Чудотворная Казанская икона Божией Матери

      Освобожден я был вместе с Ливанским дня через три-четыре после допроса. Известие о сем пришло утром; частным образом немедленно было из канцелярии сообщено нам, а вечером мы ушли из тюрьмы... Когда утром стало известным о моем выходе из тюрьмы, то некоторые церковники обратились ко мне с просьбой – поручением: как только станет возможным, собрать всех, сидевших в Дерябинке, в Казанском соборе и отслужить Господу благодарственный молебен за спасение жизни и благополучный выход из тюрьмы, и панихиду о убитых и умерших. Не подозревали мы в то время, что некоторым из нас не раз еще придется сидеть в тюрьмах, много удастся приобрести новых друзей и гораздо более тяжелое, ужасное и для жизни опасное претерпеть и перенести...
      Не могу не вспомнить, что прощание мое с тюрьмой было очень сердечным. Меня благодарили за пастырское поведение мое в Дерябинке и сердечное отношение ко всем; мне, могу сказать, не завидовали, только сожалели, что я покидаю их, у которых больше не остается священника и все доброе, заведенное при мне, должно будет прекратиться. Так, действительно, и было: молитвы расстроились, богослужение некому было совершать.
      При прощании ко мне подошел некто из сидящих в Дерябинке.

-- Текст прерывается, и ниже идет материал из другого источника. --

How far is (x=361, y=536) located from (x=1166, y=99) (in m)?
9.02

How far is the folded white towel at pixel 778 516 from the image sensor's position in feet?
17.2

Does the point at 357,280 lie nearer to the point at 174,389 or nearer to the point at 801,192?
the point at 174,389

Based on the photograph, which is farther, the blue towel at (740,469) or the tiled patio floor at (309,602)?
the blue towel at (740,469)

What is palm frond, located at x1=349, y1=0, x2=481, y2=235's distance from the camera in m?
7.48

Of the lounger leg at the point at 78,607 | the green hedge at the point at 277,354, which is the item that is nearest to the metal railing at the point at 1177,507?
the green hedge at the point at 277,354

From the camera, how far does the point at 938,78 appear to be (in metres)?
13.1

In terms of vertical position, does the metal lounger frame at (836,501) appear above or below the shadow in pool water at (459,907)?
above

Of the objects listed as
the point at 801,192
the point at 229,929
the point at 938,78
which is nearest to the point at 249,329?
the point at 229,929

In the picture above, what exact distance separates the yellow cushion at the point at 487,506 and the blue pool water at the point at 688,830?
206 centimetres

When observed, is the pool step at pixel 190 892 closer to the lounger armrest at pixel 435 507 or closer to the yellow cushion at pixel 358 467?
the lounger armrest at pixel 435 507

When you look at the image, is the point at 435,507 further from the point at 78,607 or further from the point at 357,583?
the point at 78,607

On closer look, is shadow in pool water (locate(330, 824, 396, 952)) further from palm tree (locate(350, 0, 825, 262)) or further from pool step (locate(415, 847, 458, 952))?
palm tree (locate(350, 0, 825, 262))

С ним доселе я ни разу не говорил, но мне было известно о нем как человеке неверующем, насмешливо и дерзко относящемся к религии и все время подшучивавшем над нашими молитвами. Он подошел ко мне, подал руку и сказал (слова его я запомнил хорошо): «Вы мне показали пример истинного священника; теперь я по крайней мере не буду осуждать и бранить огульно все духовенство. Вы многое сделали и для меня. Спасибо!» Сказал и, быстро отвернувшись, отошел от меня. Эти его слова были лучшей для меня радостью и благодарностью.
Казанский собор

Казанский собор

      Часов в девять-десять вечера 13/26 октября я был уже дома. Приход мой домой не был большой неожиданностью. Я смог из Дерябинки уведомить домашних о возможно скором освобождении и об обещании следователя. На лестнице своего дома я встретил Анну Константиновну Живягину, уходящую от нас; она, конечно, вернулась опять к нам. Скоро стало известным по всему Институту о моем возвращении домой, и ко мне быстро пришел Василий Антонович Косяков с расспросами о моем житье-бытье в тюрьме и о здоровье теперь.

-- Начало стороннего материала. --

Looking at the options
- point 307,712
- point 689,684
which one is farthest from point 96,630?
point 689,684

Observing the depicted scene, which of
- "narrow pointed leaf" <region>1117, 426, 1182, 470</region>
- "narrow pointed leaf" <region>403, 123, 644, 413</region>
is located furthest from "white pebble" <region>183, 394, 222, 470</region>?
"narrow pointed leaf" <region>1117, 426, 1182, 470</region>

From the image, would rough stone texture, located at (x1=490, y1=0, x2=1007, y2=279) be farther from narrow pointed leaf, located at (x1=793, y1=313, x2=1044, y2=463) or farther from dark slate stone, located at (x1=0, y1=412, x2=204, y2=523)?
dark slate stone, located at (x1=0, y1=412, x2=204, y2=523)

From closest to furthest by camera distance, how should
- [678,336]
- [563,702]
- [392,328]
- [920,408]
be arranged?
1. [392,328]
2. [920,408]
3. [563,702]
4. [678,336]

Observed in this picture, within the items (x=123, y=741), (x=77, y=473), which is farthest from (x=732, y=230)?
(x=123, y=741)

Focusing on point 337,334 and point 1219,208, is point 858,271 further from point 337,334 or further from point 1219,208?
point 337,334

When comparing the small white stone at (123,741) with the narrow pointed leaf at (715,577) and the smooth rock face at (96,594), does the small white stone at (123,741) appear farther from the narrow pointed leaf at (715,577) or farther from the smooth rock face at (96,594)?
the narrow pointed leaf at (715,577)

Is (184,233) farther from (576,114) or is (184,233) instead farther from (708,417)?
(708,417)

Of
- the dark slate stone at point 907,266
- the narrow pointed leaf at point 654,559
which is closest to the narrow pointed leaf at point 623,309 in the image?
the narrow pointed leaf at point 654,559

      Вечная ему благодарность от меня и от всей моей семьи. Только благодаря ему в августовские дни я остался живым, когда всех взятых в то время священников – свыше десяти человек – расстреляли или утопили. Он своим ходатайством перед Луначарским и защитой меня перед ним подвинул того потребовать моего освобождения еще с 10-й Роты. И если я не был освобожден тогда, то только сам я виноват в этом. «Как его, т.е. меня, можно освободить, коли он все время на допросе говорил о вере?» – сказали Василию Антоновичу Косякову после моего допроса на 10-й Роте; а он здесь стоял и ждал меня увидеть свободным. Не освободили, и ладно; только бы не казнили. А этим я обязан В.А.Косякову. Вечная ему память!